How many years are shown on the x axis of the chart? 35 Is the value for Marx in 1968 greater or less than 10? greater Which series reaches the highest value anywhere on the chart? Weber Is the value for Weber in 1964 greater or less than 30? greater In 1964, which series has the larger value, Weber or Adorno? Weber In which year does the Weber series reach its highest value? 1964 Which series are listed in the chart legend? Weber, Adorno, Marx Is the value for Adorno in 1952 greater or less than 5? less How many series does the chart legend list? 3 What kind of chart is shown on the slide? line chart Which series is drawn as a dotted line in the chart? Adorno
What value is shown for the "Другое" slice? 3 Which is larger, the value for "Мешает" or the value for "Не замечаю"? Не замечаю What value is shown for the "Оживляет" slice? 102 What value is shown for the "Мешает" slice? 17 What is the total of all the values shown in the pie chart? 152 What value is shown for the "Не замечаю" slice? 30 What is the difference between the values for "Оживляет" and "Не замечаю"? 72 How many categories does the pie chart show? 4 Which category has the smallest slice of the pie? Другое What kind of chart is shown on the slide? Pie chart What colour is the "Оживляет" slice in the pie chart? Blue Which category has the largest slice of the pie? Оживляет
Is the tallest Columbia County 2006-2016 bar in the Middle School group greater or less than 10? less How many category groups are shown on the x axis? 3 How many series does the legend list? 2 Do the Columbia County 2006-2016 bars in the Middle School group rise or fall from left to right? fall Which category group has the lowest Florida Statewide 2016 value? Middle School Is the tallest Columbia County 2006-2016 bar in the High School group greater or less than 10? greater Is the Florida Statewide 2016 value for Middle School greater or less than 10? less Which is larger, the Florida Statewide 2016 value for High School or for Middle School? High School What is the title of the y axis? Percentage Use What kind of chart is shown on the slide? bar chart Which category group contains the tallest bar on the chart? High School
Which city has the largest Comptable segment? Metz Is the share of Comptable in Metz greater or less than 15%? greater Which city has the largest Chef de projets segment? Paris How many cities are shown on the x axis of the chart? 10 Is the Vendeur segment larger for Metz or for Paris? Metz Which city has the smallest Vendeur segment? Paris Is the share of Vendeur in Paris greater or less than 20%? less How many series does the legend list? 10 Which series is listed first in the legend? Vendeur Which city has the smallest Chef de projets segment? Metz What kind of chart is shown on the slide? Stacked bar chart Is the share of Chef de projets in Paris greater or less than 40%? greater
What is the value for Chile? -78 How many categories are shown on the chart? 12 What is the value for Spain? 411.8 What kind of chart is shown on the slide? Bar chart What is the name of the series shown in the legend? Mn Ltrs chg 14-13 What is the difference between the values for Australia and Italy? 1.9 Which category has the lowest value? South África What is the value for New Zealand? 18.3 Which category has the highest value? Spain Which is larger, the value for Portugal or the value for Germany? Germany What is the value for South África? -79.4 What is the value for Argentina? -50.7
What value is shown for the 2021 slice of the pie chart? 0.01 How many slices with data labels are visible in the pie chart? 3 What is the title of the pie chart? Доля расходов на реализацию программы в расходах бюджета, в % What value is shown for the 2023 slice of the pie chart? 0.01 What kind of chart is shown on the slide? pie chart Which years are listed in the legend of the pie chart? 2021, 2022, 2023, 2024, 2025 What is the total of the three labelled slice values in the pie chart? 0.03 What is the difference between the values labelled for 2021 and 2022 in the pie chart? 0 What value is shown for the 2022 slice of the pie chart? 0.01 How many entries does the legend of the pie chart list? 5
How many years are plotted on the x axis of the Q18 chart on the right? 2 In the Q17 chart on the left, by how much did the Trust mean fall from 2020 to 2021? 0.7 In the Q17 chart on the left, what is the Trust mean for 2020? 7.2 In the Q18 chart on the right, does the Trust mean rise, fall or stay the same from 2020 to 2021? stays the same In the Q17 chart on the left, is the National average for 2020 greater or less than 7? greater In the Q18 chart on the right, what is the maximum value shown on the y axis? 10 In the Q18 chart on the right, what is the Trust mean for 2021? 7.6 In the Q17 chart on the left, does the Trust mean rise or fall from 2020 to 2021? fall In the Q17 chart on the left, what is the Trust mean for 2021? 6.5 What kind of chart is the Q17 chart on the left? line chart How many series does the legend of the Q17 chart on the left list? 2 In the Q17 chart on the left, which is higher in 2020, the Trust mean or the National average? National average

-------

Copy each of the records above word for word, keeping them in their original order.

How many years are shown on the x axis of the chart? 35 Is the value for Marx in 1968 greater or less than 10? greater Which series reaches the highest value anywhere on the chart? Weber Is the value for Weber in 1964 greater or less than 30? greater In 1964, which series has the larger value, Weber or Adorno? Weber In which year does the Weber series reach its highest value? 1964 Which series are listed in the chart legend? Weber, Adorno, Marx Is the value for Adorno in 1952 greater or less than 5? less How many series does the chart legend list? 3 What kind of chart is shown on the slide? line chart Which series is drawn as a dotted line in the chart? Adorno
What value is shown for the "Другое" slice? 3 Which is larger, the value for "Мешает" or the value for "Не замечаю"? Не замечаю What value is shown for the "Оживляет" slice? 102 What value is shown for the "Мешает" slice? 17 What is the total of all the values shown in the pie chart? 152 What value is shown for the "Не замечаю" slice? 30 What is the difference between the values for "Оживляет" and "Не замечаю"? 72 How many categories does the pie chart show? 4 Which category has the smallest slice of the pie? Другое What kind of chart is shown on the slide? Pie chart What colour is the "Оживляет" slice in the pie chart? Blue Which category has the largest slice of the pie? Оживляет
Is the tallest Columbia County 2006-2016 bar in the Middle School group greater or less than 10? less How many category groups are shown on the x axis? 3 How many series does the legend list? 2 Do the Columbia County 2006-2016 bars in the Middle School group rise or fall from left to right? fall Which category group has the lowest Florida Statewide 2016 value? Middle School Is the tallest Columbia County 2006-2016 bar in the High School group greater or less than 10? greater Is the Florida Statewide 2016 value for Middle School greater or less than 10? less Which is larger, the Florida Statewide 2016 value for High School or for Middle School? High School What is the title of the y axis? Percentage Use What kind of chart is shown on the slide? bar chart Which category group contains the tallest bar on the chart? High School
Which city has the largest Comptable segment? Metz Is the share of Comptable in Metz greater or less than 15%? greater Which city has the largest Chef de projets segment? Paris How many cities are shown on the x axis of the chart? 10 Is the Vendeur segment larger for Metz or for Paris? Metz Which city has the smallest Vendeur segment? Paris Is the share of Vendeur in Paris greater or less than 20%? less How many series does the legend list? 10 Which series is listed first in the legend? Vendeur Which city has the smallest Chef de projets segment? Metz What kind of chart is shown on the slide? Stacked bar chart Is the share of Chef de projets in Paris greater or less than 40%? greater
What is the value for Chile? -78 How many categories are shown on the chart? 12 What is the value for Spain? 411.8 What kind of chart is shown on the slide? Bar chart What is the name of the series shown in the legend? Mn Ltrs chg 14-13 What is the difference between the values for Australia and Italy? 1.9 Which category has the lowest value? South África What is the value for New Zealand? 18.3 Which category has the highest value? Spain Which is larger, the value for Portugal or the value for Germany? Germany What is the value for South África? -79.4 What is the value for Argentina? -50.7
What value is shown for the 2021 slice of the pie chart? 0.01 How many slices with data labels are visible in the pie chart? 3 What is the title of the pie chart? Доля расходов на реализацию программы в расходах бюджета, в % What value is shown for the 2023 slice of the pie chart? 0.01 What kind of chart is shown on the slide? pie chart Which years are listed in the legend of the pie chart? 2021, 2022, 2023, 2024, 2025 What is the total of the three labelled slice values in the pie chart? 0.03 What is the difference between the values labelled for 2021 and 2022 in the pie chart? 0 What value is shown for the 2022 slice of the pie chart? 0.01 How many entries does the legend of the pie chart list? 5
How many years are plotted on the x axis of the Q18 chart on the right? 2 In the Q17 chart on the left, by how much did the Trust mean fall from 2020 to 2021? 0.7 In the Q17 chart on the left, what is the Trust mean for 2020? 7.2 In the Q18 chart on the right, does the Trust mean rise, fall or stay the same from 2020 to 2021? stays the same In the Q17 chart on the left, is the National average for 2020 greater or less than 7? greater In the Q18 chart on the right, what is the maximum value shown on the y axis? 10 In the Q18 chart on the right, what is the Trust mean for 2021? 7.6 In the Q17 chart on the left, does the Trust mean rise or fall from 2020 to 2021? fall In the Q17 chart on the left, what is the Trust mean for 2021? 6.5 What kind of chart is the Q17 chart on the left? line chart How many series does the legend of the Q17 chart on the left list? 2 In the Q17 chart on the left, which is higher in 2020, the Trust mean or the National average? National average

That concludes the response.